According to the generalized equation, only the del Tdry (i.e., for a dry sensor) need be known for a given sensor. These del Tdry values were obtained for each of the sensors by identifying the maximum del T value in the complete data record (typically 2 years) for a given 229-L. These in situ del Tdry values matched closely to observed laboratory values.
Sensor deployment: There are 8 229-Ls per SHAWM site. 3 sensors are located at 5 cm below the soil surface (noted as 5a, 5b, 5c), and 1 each at 10, 15, 20, 25, and 60 cm below the surface.
Two files per site (one per month of SGP’97 experiment period)
where LW signifies Little Washita, ?? is the SGP site number, jun is the month of June, and jul is the month of July.
Col 2 = SGP’97 site ID number
Col 3 = Date (YYMMDD)
Col 4 = Day of year 1997 (DOY)
Col 5 = Time of day (HHMM) [Note: data are only taken hourly, and are given in Central Standard Time]
Col 6 = Sensor 5a reading
Col 7 = Sensor 5b reading
Col 8 = Sensor 5c reading
Col 9 = Sensor reading at 10 cm
Col 10 = Sensor reading at 15 cm
Col 11 = Sensor reading at 20 cm
Col 12 = Sensor reading at 25 cm
Col 13 = Sensor reading at 60 cm
Measurement unit of sensor readings is -J/kg, but only the absolute value is shown and the minus sign is to be understood. Additionally, it should be noted that the work of Reece indicates that the performance limits of these sensors is between -10 J/kg and -1200 J/kg, but the values calculated above and below these limits are reported in the data files.
Close inspection of the data reveals diurnal oscillations in matric potential at a given depth. At present it is suspected that these oscillations are due to data logger/sensor electronics. Further, these oscillations become more pronounced as the soil dries.
In some cases, it may be apparent that sensors at the deeper depths immediately "wet up" after a rainfall event that logically should not have penetrated to that depth.
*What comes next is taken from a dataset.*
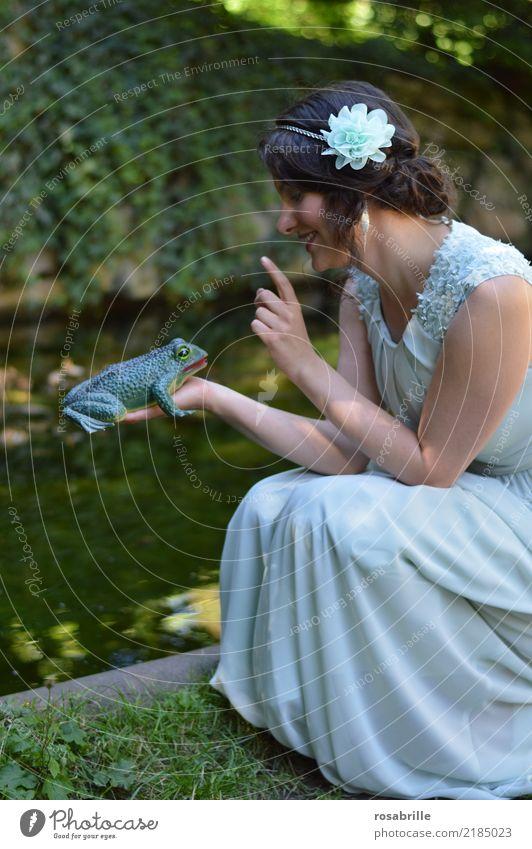 ... einen Frosch küssen ?          - junge brünette Frau im Abendkleid schaut einen Frosch an, den sie in der Hand hält feminin Junge Frau Prinzessin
This may be due to preferential flow paths that have developed along the sensor cabling.
Data entries of -666 indicate missing data.
Only a low-level quality control (i.e., obvious errors detected) was performed on the data. Therefore, use of these data should proceed with this information in mind, and the data should be treated as preliminary.
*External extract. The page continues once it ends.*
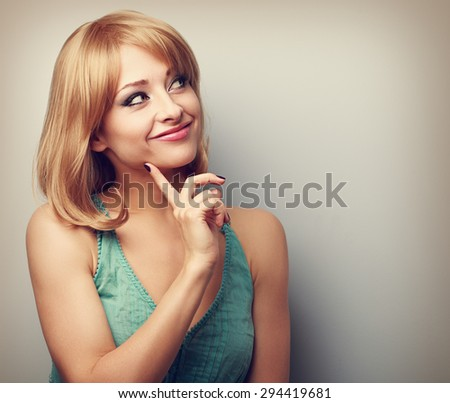 Happy thinking young woman with blond short hairstyle looking with finger under face. Color toned portrait - stock photo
The ARS SHAWMS data of the Little Washita River Watershed are accepted and used by the recipient upon the express understanding that the ARS and it's employees make no warranties, expressed or implied, concerning the accuracy, completeness, reliability or suitability for any one purpose, and that ARS and it's employees shall be under no liability to any person by reason of any use made thereof.
The ARS requests that the recipient of the ARS SHAWMS data does not distribute, publish or disseminate the data under the recipient's name without full and up-front acknowledgement of ARS as the source of the data, and that the recipient acknowledges the support and role of ARS in publications that use and are based on the ARS data. For further information regarding the SHAWMS data contact Dr. Patrick Starks, Soil Scientist, USDA-ARS, Grazinglands Research Laboratory, 7207 W. Cheyenne. St., El Reno, Oklahoma 73036, Tel: 405-262-5291, FAX: 405-262-0133, email: firstname.lastname@example.org.
Reece, C.F., 1996. Evaluation of a line heat dissipation sensor for measuring soil matric potential, Soil Science Society of America Journal 60:1022-1028.